• YOUR INSTRUCTIONS
Restate, word for word, every line of the data.

• Spatial reasoning question data
+-------+

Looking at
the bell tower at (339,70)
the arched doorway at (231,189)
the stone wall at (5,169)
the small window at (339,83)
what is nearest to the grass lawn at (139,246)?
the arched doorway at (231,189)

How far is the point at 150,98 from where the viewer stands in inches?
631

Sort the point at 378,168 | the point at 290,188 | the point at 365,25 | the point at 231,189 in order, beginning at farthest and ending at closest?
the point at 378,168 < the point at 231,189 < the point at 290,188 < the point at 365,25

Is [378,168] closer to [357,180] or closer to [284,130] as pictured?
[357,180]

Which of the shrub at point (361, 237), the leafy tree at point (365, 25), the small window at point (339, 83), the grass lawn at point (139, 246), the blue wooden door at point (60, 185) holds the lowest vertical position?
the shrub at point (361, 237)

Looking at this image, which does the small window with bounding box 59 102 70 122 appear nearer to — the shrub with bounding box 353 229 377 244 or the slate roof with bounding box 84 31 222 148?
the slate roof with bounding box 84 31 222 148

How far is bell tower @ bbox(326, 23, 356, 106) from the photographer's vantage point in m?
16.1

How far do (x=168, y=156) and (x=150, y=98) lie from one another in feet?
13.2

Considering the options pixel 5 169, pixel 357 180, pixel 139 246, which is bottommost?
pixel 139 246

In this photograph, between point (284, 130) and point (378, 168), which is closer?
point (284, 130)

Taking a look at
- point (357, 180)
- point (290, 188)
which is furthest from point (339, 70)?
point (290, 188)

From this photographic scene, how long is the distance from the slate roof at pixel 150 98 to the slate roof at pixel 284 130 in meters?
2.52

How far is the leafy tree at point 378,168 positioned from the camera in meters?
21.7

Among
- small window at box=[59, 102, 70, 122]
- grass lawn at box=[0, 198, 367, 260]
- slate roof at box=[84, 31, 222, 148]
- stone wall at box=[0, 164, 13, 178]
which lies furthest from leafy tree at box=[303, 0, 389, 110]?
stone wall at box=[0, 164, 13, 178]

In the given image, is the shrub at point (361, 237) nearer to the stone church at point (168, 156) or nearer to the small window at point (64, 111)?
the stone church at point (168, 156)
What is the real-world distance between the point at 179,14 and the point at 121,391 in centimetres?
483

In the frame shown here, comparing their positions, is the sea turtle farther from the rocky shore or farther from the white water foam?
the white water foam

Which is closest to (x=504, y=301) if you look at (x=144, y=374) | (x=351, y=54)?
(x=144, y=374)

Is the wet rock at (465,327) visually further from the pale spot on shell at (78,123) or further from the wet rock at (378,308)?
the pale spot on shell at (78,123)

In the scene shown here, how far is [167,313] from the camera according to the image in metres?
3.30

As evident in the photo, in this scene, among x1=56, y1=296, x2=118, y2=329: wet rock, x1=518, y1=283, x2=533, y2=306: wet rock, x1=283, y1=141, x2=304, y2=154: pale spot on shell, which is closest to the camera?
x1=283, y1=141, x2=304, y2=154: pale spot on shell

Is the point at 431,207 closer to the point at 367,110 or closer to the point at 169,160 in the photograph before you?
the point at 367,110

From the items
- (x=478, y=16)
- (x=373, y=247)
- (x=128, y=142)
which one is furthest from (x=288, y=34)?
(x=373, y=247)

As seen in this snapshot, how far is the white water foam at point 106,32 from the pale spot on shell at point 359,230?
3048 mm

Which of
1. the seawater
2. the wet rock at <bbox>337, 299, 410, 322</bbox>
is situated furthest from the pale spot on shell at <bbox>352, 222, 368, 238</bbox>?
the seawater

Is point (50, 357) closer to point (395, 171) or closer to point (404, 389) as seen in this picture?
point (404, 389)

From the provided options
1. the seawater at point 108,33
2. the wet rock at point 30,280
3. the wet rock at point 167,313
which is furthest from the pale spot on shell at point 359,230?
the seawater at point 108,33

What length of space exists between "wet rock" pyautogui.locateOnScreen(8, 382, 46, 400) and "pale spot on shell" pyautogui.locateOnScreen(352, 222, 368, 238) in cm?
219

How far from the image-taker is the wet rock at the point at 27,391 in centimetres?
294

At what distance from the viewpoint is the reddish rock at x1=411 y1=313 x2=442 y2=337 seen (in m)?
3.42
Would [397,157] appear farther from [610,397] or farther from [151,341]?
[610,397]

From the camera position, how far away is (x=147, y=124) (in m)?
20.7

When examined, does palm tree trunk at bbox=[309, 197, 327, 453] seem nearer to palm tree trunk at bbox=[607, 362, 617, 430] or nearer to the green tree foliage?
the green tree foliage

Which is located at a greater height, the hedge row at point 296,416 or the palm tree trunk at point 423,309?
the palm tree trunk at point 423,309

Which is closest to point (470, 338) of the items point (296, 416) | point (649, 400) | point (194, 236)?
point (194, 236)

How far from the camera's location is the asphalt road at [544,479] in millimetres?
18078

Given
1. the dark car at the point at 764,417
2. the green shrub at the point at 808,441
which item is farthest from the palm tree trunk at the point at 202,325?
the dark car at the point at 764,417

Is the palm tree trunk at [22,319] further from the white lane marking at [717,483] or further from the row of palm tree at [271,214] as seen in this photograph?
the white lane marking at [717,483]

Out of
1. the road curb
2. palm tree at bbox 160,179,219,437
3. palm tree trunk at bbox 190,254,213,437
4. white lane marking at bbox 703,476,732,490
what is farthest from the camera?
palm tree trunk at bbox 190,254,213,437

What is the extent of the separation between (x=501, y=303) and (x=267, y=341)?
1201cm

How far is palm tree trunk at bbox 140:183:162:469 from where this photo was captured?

+-------+

• RESPONSE FOR THIS EXERCISE
Looking at
the bell tower at (339,70)
the arched doorway at (231,189)
the stone wall at (5,169)
the small window at (339,83)
what is nearest to the grass lawn at (139,246)?
the arched doorway at (231,189)

How far is the point at 150,98 from where the viewer stands in inches?
631

Sort the point at 378,168 | the point at 290,188 | the point at 365,25 | the point at 231,189 in order, beginning at farthest and ending at closest?
the point at 378,168 < the point at 231,189 < the point at 290,188 < the point at 365,25

Is [378,168] closer to [357,180] or closer to [284,130] as pictured?
[357,180]

Which of the shrub at point (361, 237), the leafy tree at point (365, 25), the small window at point (339, 83), the grass lawn at point (139, 246), the blue wooden door at point (60, 185) holds the lowest vertical position?
the shrub at point (361, 237)

Looking at this image, which does the small window with bounding box 59 102 70 122 appear nearer to — the shrub with bounding box 353 229 377 244 or the slate roof with bounding box 84 31 222 148?
the slate roof with bounding box 84 31 222 148

How far is bell tower @ bbox(326, 23, 356, 106) from the photographer's vantage point in m?
16.1

How far do (x=168, y=156) and (x=150, y=98) lie from one another in feet?
13.2

Considering the options pixel 5 169, pixel 357 180, pixel 139 246, which is bottommost?
pixel 139 246

In this photograph, between point (284, 130) and point (378, 168), which is closer?
point (284, 130)

Taking a look at
- point (357, 180)
- point (290, 188)
which is furthest from point (339, 70)?
point (290, 188)

From this photographic scene, how long is the distance from the slate roof at pixel 150 98 to the slate roof at pixel 284 130 in meters?
2.52

How far is the leafy tree at point 378,168 positioned from the camera in meters?
21.7

Among
- small window at box=[59, 102, 70, 122]
- grass lawn at box=[0, 198, 367, 260]
- slate roof at box=[84, 31, 222, 148]
- stone wall at box=[0, 164, 13, 178]
which lies furthest from leafy tree at box=[303, 0, 389, 110]?
stone wall at box=[0, 164, 13, 178]

In the given image, is the shrub at point (361, 237) nearer to the stone church at point (168, 156) or nearer to the small window at point (64, 111)?
the stone church at point (168, 156)
What is the real-world distance between the point at 179,14 and the point at 121,391 in centimetres?
483

In the frame shown here, comparing their positions, is the sea turtle farther from the rocky shore or farther from the white water foam?
the white water foam

Which is closest to (x=504, y=301) if you look at (x=144, y=374) | (x=351, y=54)?
(x=144, y=374)

Is the wet rock at (465,327) visually further from the pale spot on shell at (78,123) or further from the wet rock at (378,308)?
the pale spot on shell at (78,123)

In the scene shown here, how far is [167,313] from the camera according to the image in metres?
3.30

As evident in the photo, in this scene, among x1=56, y1=296, x2=118, y2=329: wet rock, x1=518, y1=283, x2=533, y2=306: wet rock, x1=283, y1=141, x2=304, y2=154: pale spot on shell, which is closest to the camera?
x1=283, y1=141, x2=304, y2=154: pale spot on shell

Is the point at 431,207 closer to the point at 367,110 or closer to the point at 169,160 in the photograph before you?
the point at 367,110

From the items
- (x=478, y=16)
- (x=373, y=247)
- (x=128, y=142)
which one is furthest from (x=288, y=34)?
(x=373, y=247)

As seen in this snapshot, how far is the white water foam at point 106,32 from the pale spot on shell at point 359,230?
3048 mm

Which of
1. the seawater
2. the wet rock at <bbox>337, 299, 410, 322</bbox>
is situated furthest from the pale spot on shell at <bbox>352, 222, 368, 238</bbox>?
the seawater

Is point (50, 357) closer to point (395, 171) or closer to point (404, 389) as seen in this picture?
point (404, 389)

From the provided options
1. the seawater at point 108,33
2. the wet rock at point 30,280
3. the wet rock at point 167,313
which is furthest from the pale spot on shell at point 359,230?
the seawater at point 108,33

What length of space exists between "wet rock" pyautogui.locateOnScreen(8, 382, 46, 400) and "pale spot on shell" pyautogui.locateOnScreen(352, 222, 368, 238) in cm?
219

How far from the image-taker is the wet rock at the point at 27,391 in centimetres?
294

At what distance from the viewpoint is the reddish rock at x1=411 y1=313 x2=442 y2=337 seen (in m)?
3.42
Would [397,157] appear farther from [610,397] or farther from [151,341]?
[610,397]

From the camera position, how far away is (x=147, y=124) (in m)?
20.7

When examined, does palm tree trunk at bbox=[309, 197, 327, 453] seem nearer to palm tree trunk at bbox=[607, 362, 617, 430] or nearer to the green tree foliage?
the green tree foliage

Which is located at a greater height, the hedge row at point 296,416 or the palm tree trunk at point 423,309?
the palm tree trunk at point 423,309

Which is closest to point (470, 338) of the items point (296, 416) | point (649, 400) | point (194, 236)?
point (194, 236)

How far from the camera's location is the asphalt road at [544,479] in millimetres?
18078

Given
1. the dark car at the point at 764,417
2. the green shrub at the point at 808,441
which item is farthest from the palm tree trunk at the point at 202,325?
the dark car at the point at 764,417

Is the palm tree trunk at [22,319] further from the white lane marking at [717,483] or further from the row of palm tree at [271,214] as seen in this photograph?
the white lane marking at [717,483]

Out of
1. the road curb
2. palm tree at bbox 160,179,219,437
3. palm tree trunk at bbox 190,254,213,437
4. white lane marking at bbox 703,476,732,490
what is farthest from the camera?
palm tree trunk at bbox 190,254,213,437

What is the extent of the separation between (x=501, y=303) and (x=267, y=341)?
1201cm

How far is palm tree trunk at bbox 140:183:162:469 from where this photo was captured?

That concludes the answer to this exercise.